These memorials are always very moving. Over the years we’ve heard many stories – stories of horror, survival, courage, despair and hope. This year we heard from Janine Weber who was born in 1932 in what was then Lwow in Poland but is now L’viv in Ukraine. Janine’s family were moved out of their home in Lwow after the invasion of Germany in 1945, her father was shot and the family were forced into the ghetto where her mother died of typhus. Janine and her brother were given refuge by a Polish farmer but her brother was betrayed and shot, while Janine managed to run away, eventually finding her way to Krakow, Paris and eventually the UK where she married and had a family.
We also heard the story of Hasan Hasanovic who was born on 7th December 1975 in the village of Bajina Basta in Serbia but was forced to move with his family to a Muslim-held enclave around the town of Srebrenica when the Bosnian War started in 1992. There was no electricity, very little food, and people were killed every day by Serb artillery fire. He was 19 when Srebrenica fell to Bosnian Serb troops. Hasan, his father and twin brother, Husein decided to flee from a massacre that murdered 8,000 men and boys. During a 100 kilometre march through hostile territory Hasan was separated from his father and brother and never saw them again. Today he is the curator of the Memorial Centre in Srebrenica, keeping alive the story of what happened there.
These stories can be difficult to listen to but what came across is the resilience of both Janine and Hasan in their struggle to come to terms with what happened to them and their families. Janine no longer has nightmares, doesn’t start when she hears strong footsteps and Hasan has overcome the hate he felt in his heart. This transformation came about at the sight of a young child whom he realised he could not hate even if the baby was the child of a war criminal. Now he and Janine tell their stories with peace in their hearts but determined to keep alive the memory of what depths we humans can sink to if we are not careful. Their hope is that what happened to them might never happen again and yet it has happened. In this century we have seen the massacre and displacement of the Rohingya in Myanmar and the Yazidis in Iraq. What is it that leads us to hate those who are different so much.
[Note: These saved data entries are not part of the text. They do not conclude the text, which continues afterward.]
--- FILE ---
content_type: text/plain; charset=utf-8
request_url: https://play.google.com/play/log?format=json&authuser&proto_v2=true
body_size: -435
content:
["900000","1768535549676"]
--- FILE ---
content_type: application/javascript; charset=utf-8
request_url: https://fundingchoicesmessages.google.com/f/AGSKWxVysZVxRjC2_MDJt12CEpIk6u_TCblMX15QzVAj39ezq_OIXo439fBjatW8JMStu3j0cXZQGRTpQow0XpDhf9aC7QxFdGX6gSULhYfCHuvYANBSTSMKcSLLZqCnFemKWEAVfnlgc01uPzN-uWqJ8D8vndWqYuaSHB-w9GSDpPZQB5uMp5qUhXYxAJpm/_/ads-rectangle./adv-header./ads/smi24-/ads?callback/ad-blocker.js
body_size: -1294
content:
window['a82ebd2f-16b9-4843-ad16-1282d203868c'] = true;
The reality is that if there’s one human being who can perpetrate such horrors then we are all capable of it. But we are also capable of standing up for those who are oppressed. The theme of this year’s Holocaust Memorial is Stand Together and there are many examples of people who did stand with the Jewish community and they too have to be remembered. My own countrywoman Jane Haining was one of them. Jane came from farming community in the south of Scotland and went as a missionary from the Church of Scotland to work at the Scottish Jewish Mission School in Budapest in 1932. The school had 400 pupils, most of them Jewish. She was on leave when war broke out in 1939 but immediately returned to Hungary to do all she could to protect the children at the school. She ignored orders to flee the country when it was invaded by the Nazis. She was arrested by the Gestapo in April 1944 and murdered in Auschwitz a few months later, at the age of 47. The only Scot to have been murdered there. Another Scot though, who stood with the Jews and Poles after the war was my friend Stella Reekie who, as a member of the Red Cross, was at the liberation of Belsen and worked with young children in Poland. Stella was actually born in England but came to Scotland as a Church of Scotland deaconess to work with the Asian community, established the first interfaith group in the country and, to my mind, is the pioneer of the interfaith movement which continues to grow to this day.
And then there was a sister who belonged to my community, the Sisters of Notre Dame de Namur whose story I only heard about this year. Sister Maria Anthony was the child of Italian immigrants who was sent to Rome and became principal of a kindergarten there. When war broke out the convent became part of a network of safe houses in the city. Sr Anthony took in Jewish children and hid them in the school and garden until she could provide false papers to smuggle them out. She never spoke about this and it only came to light when a Jewish survivor mentioned her in a book about his war time experiences. She is named as one of the Righteous among the Nations for having “risked her life to save persecuted Jews”.
So many horror stories and so many heroic stories which hopefully will be an inspiration to us to stand with those who may seem different from us but who share our common humanity. The future of our race depends on this.